The BBC’s Radio 4 Saturday morning reported on NHS plans for a pilot project in Staffordshire which would allow patients engaging in self-harm to continue to do so under medical supervision. With the radio interviewers seemingly intent on ferreting out whatever controversy they could discover, it seemed to me that important points were missed about the role of self-harming as a coping mechanism.
Both BBC Radio 4‘s regular morning news and the Today programme included coverage of a National Health Service pilot project designed to allow patients who self-harm to continue to do so under medical supervision. You can hear the reports for yourself at the BBC’s website; I just wanted to highlight one particular feature of self-harm which seems to have been missed in the ‘controversy’ which the Today programme’s interviewer in particular seemed so intent on fomenting.

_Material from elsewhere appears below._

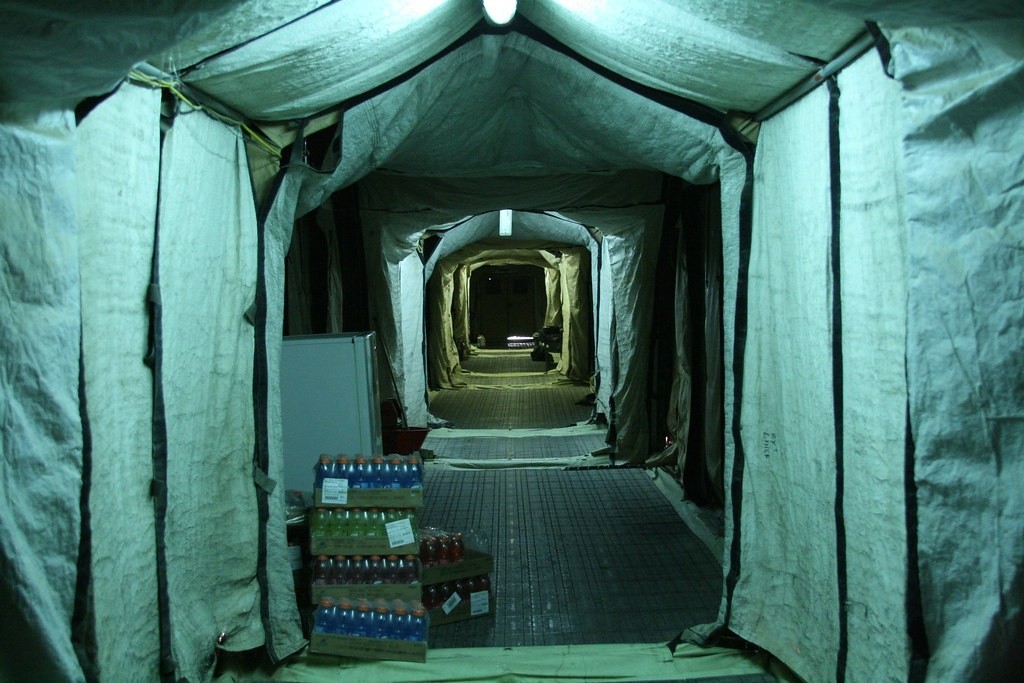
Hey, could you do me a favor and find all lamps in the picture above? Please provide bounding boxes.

Specifically, most mental health professionals — and self-harmers — would probably agree that self-harming fulfils an important role for those who do it. Typically, self-harming acts as a coping mechanism, helping the person to manage or express difficult emotions: self-harm such as cutting is not something that someone does just for the fun of it. The accepted view is that stopping self-harming thus depends on finding some other ways of managing or expressing the difficult emotions, finding some other coping mechanisms or strategies. What happens while that process is occurring? Simple: usually, the individual continues to self-harm.

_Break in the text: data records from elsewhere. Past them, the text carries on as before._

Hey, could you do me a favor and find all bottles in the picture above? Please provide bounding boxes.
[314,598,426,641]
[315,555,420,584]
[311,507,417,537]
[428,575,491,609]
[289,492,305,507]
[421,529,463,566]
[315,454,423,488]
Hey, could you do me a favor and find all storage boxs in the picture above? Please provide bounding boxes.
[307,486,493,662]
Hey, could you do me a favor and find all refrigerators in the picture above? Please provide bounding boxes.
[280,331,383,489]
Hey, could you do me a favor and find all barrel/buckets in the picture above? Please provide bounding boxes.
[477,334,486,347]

The Radio 4 interviewer did not seem to recognise this and seemed instead to be pressing the view that the NHS should not be allowing self-harming at all, and that permitting it under NHS care was somehow deeply disturbing.
To my mind, however, offering medically supervised self-harm makes a great deal of sense, as one part of an overall process whereby the individual can develop alternative coping mechanisms. If continuing to self-harm is a recognised part of an overall process by which the person can stop self-harming, why not offer medical attention and supervision of that process?
That’s not to say it should necessarily be the standard approach for every single person who self-harms: I have no idea whether it is clinically effective. But my point is simply that prima facie, the idea has some merit, and arguing against it on the basis that the NHS just shouldn’t allow such things ignores clinical reality.